• **Your instructions**
Return every line below as is, leaving out the pictures.

Given records Block Start

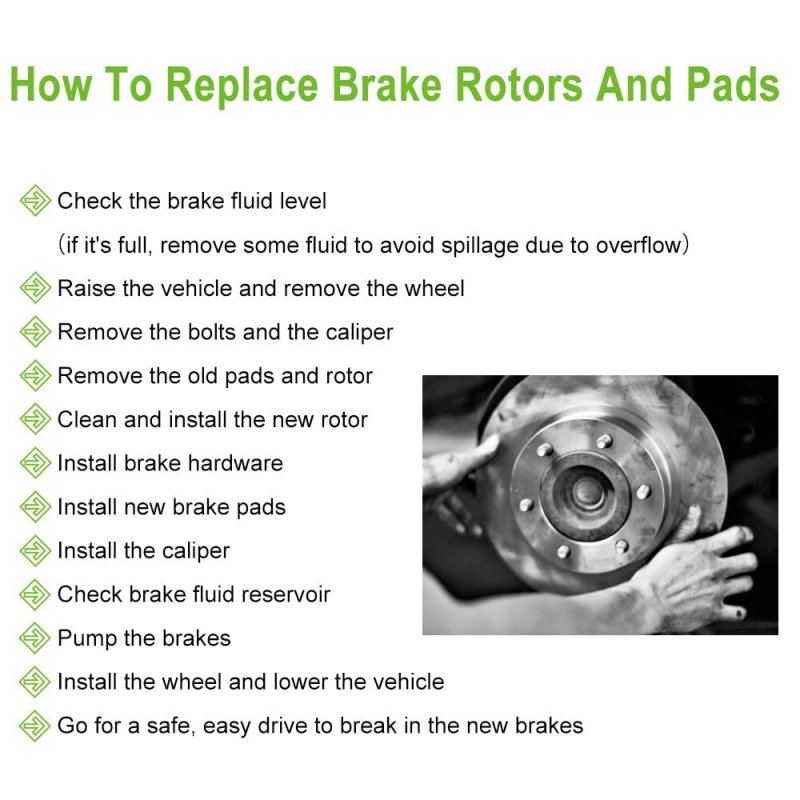 How To Replace Brake Rotors And Pads

Check the brake fluid level
(if it's full, remove some fluid to avoid spillage due to overflow)

Raise the vehicle and remove the wheel

Remove the bolts and the caliper

Remove the old pads and rotor

Clean and install the new rotor

Install brake hardware

Install new brake pads

Install the caliper

Check brake fluid reservoir

Pump the brakes

Install the wheel and lower the vehicle

Go for a safe, easy drive to break in the new brakes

Given records Block End

• **Output of the exercise**
 How To Replace Brake Rotors And Pads

Check the brake fluid level
(if it's full, remove some fluid to avoid spillage due to overflow)

Raise the vehicle and remove the wheel

Remove the bolts and the caliper

Remove the old pads and rotor

Clean and install the new rotor

Install brake hardware

Install new brake pads

Install the caliper

Check brake fluid reservoir

Pump the brakes

Install the wheel and lower the vehicle

Go for a safe, easy drive to break in the new brakes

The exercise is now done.